**Task 1:**
Answer each question from the patent excerpt, one line per answer, marked (a), (b), (c).
(a) Which patent does the excerpt incorporate by reference in its entirety?
(b) According to the excerpt, transport of what between the cell body and the axon terminal is essential for neurotransmission?
(c) To which kind of injury does the excerpt say disruption of axonal function is particularly relevant?
**Task 2:**
Write a continuation of the patent excerpt, beginning after its final sentence.

**Document excerpt:**
More generally, immunosuppressants may be used as described as in U.S. Pat. No. 7,537,756, which is incorporated herein by reference in the entirety.
For example, immunosuppressants such as any cyclosporin, or FK-506 or even certain antibodies.
Further, as disclosed in U.S. Pat. No. 7,537,756, the immune response may be prevented or merely delayed or the intensity thereof diminished.
Other immunosuppressive agents which may be used include, for example, cyclophosphamide, prednisone, dexamethasone, methotrexate, azathioprine, mycophenolate, thalidomide, and systemic steroids.
Generally, the treatments described herein may be applied to any mammal, including human, mouse, rat, sheep, monkey, goat, rabbit, hamster, horse, cow or pig. Thus, the present invention has applicability to both research and clinical uses.
Having described the present invention, reference will now be made to certain examples which are provided solely for purposes of illustration and which are not intended to be limitative.
As noted above, recovery from neurological deficits will depend on restoration of axonal function. Many circuits remain intact after stroke, but are potentially impaired due to disruption of axonal function; this is particularly relevant to white matter tract injury. Axonal transport is critical for neuron function; transport of molecules and organelles between the cell body and the axon terminal is essential for neurotransmission. Furthermore, axonal transport is critical for the relay of molecules that signal axonal sprouting or degeneration, and synapse formation or retraction. Therefore, restoration of impaired axonal transport after stroke is likely key for both the proper functioning of existing axons and for plasticity changes such as axonal sprouting and synaptogenesis.

**Information given:**
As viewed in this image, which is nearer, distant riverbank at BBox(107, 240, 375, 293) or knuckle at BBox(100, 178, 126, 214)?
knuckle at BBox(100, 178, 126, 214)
...
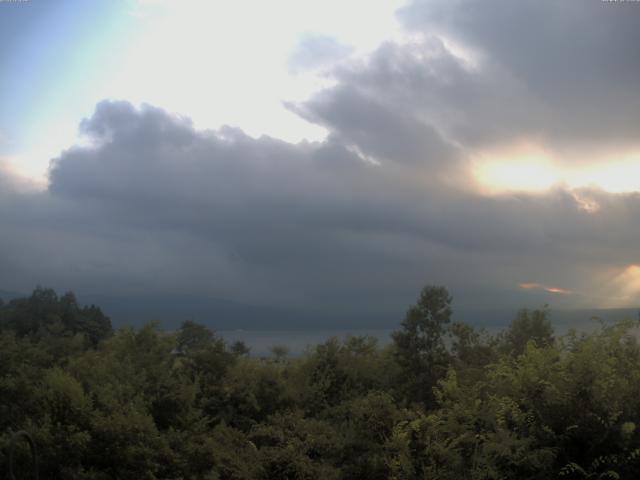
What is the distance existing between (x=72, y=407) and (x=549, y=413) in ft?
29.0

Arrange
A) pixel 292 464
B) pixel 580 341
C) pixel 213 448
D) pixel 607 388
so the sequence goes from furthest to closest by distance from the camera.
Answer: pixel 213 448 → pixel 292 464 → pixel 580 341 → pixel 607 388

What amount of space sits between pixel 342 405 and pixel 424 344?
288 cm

**Result 1:**
(a) U.S. Pat. No. 7,537,756.
(b) Molecules and organelles.
(c) White matter tract injury.

**Result 2:**
The factors involved in signaling axonal and dendritic changes after stroke have not been well understood but many molecules are known to promote neurite sprouting either in culture or in vivo. Such molecules include neurotrophic factors like vascular endothelial growth factor (VEGF) and basic fibroblast growth factor, extracellular matrix molecules like the thrombospondins (TSPs) and SPARC (Secreted Protein Acidic and Rich in Cystein and factors important for neurite growth and guidance during development like Slit. Neural progenitor cells express many such factors known to influence neurite plasticity and thus have the potential to enhance structural plasticity after stroke. Therefore, in the present study, we addressed the effects of human neural progenitor cell (hNPC) transplantation on dendritic and axonal plasticity and axonal transport in rats after stroke, and correlated this with hNPC-induced recovery. Furthermore, we investigated the potential of several hNPC-secreted factors to induce such plasticity and transport changes in vitro.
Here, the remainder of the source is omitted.